_Brief_: Rewrite every row below with "chatting" swapped for "talking" and everything else left the same. Give only the text of each row, without the pictures.

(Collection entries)
=== Begin Enclosure ===

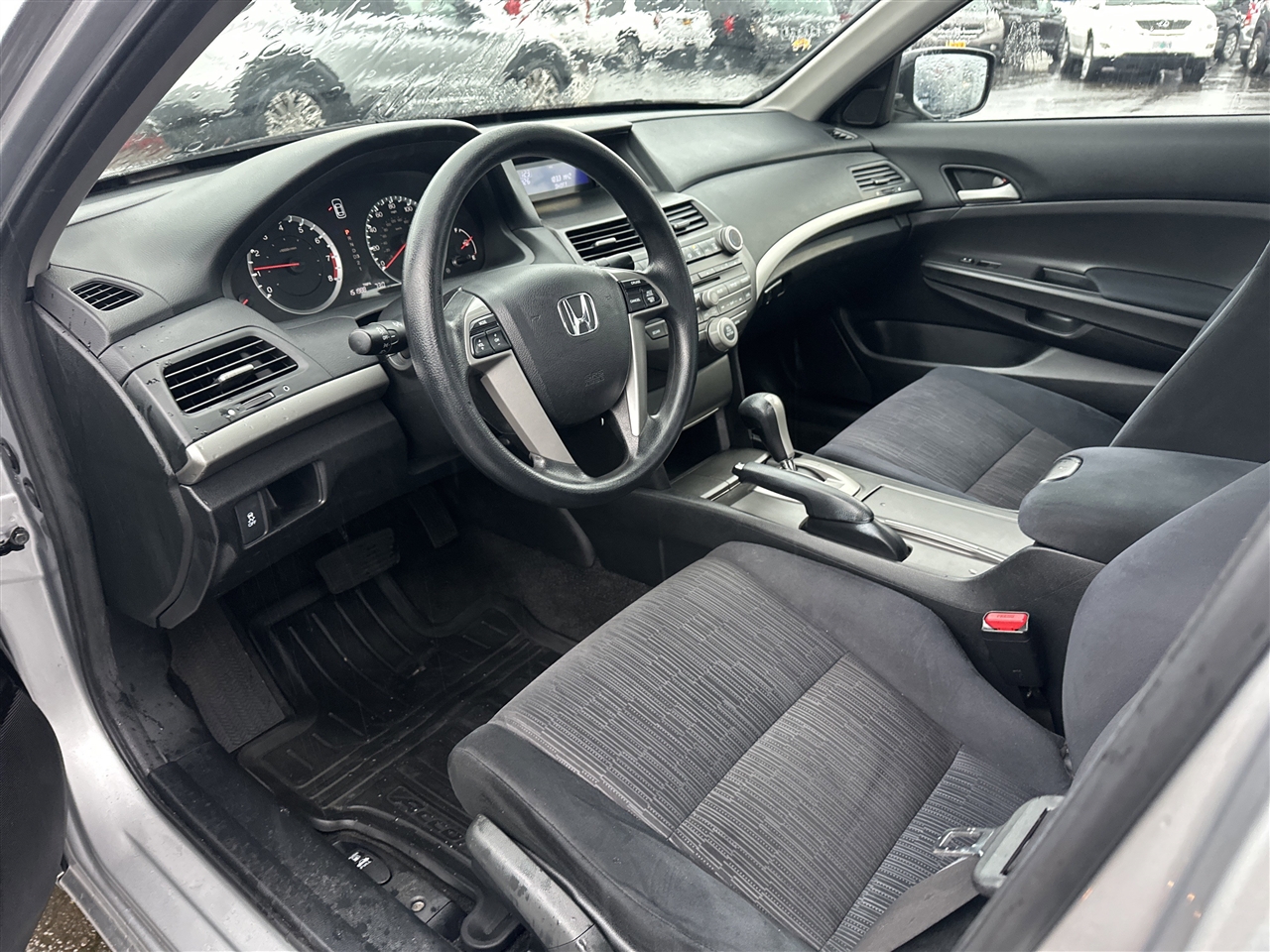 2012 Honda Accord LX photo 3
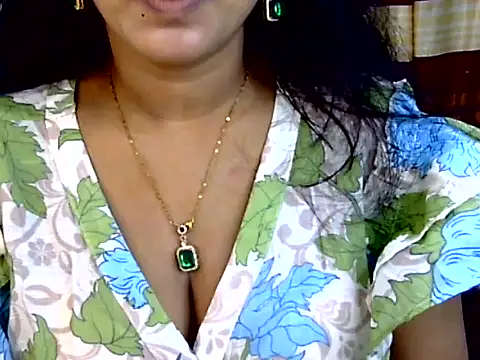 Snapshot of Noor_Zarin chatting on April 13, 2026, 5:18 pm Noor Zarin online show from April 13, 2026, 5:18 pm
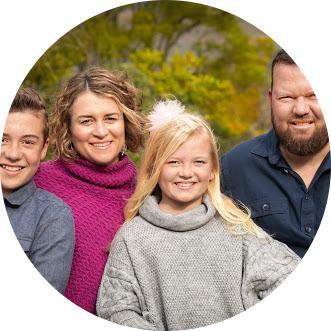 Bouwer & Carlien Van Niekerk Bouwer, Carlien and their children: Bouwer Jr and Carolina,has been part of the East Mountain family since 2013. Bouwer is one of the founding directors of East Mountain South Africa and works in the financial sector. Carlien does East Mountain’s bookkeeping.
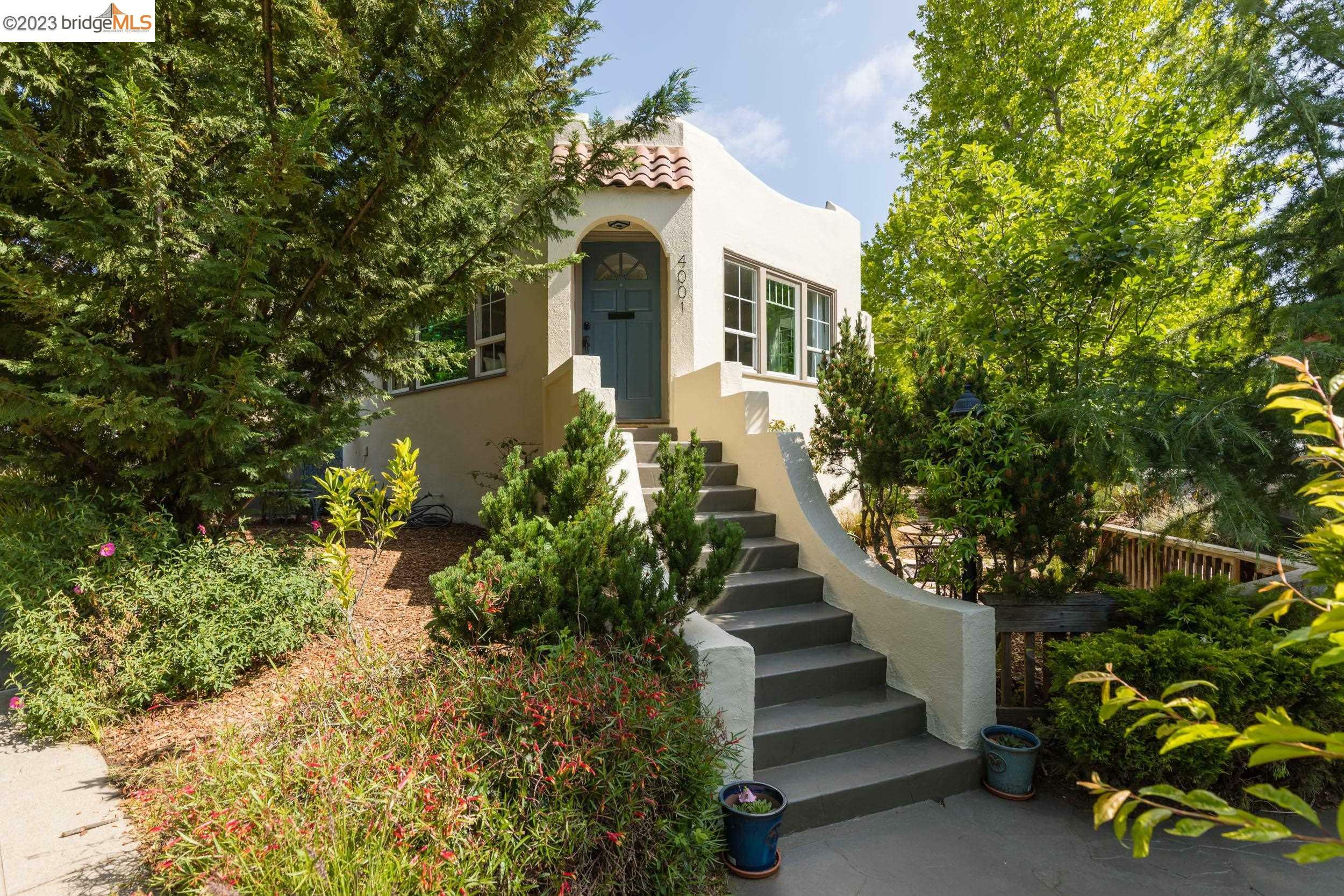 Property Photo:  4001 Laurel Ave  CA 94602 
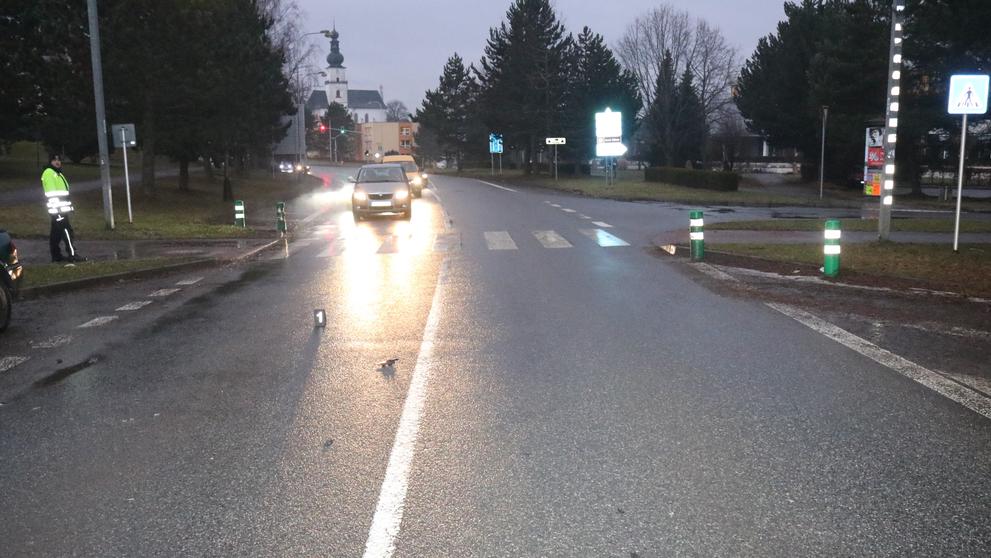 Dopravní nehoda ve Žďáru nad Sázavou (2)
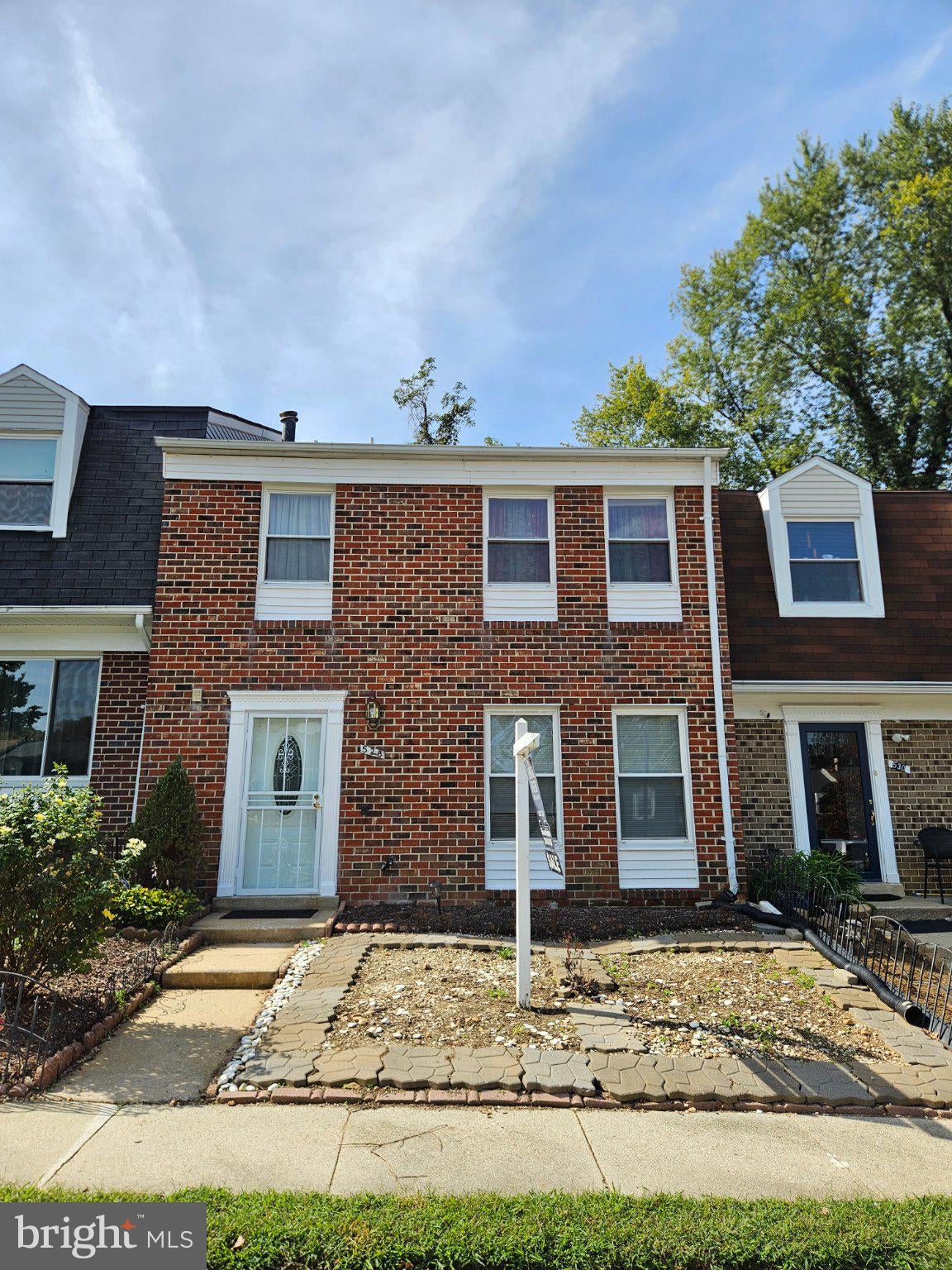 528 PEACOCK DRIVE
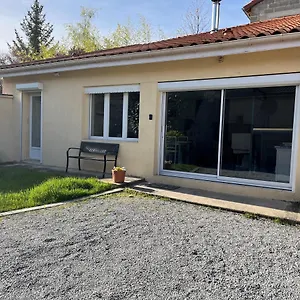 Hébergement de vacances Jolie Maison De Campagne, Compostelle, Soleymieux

=== End Enclosure ===

_Answer to the exercise_:
 2012 Honda Accord LX photo 3
 Snapshot of Noor_Zarin talking on April 13, 2026, 5:18 pm Noor Zarin online show from April 13, 2026, 5:18 pm
 Bouwer & Carlien Van Niekerk Bouwer, Carlien and their children: Bouwer Jr and Carolina,has been part of the East Mountain family since 2013. Bouwer is one of the founding directors of East Mountain South Africa and works in the financial sector. Carlien does East Mountain’s bookkeeping.
 Property Photo:  4001 Laurel Ave  CA 94602 
 Dopravní nehoda ve Žďáru nad Sázavou (2)
 528 PEACOCK DRIVE
 Hébergement de vacances Jolie Maison De Campagne, Compostelle, Soleymieux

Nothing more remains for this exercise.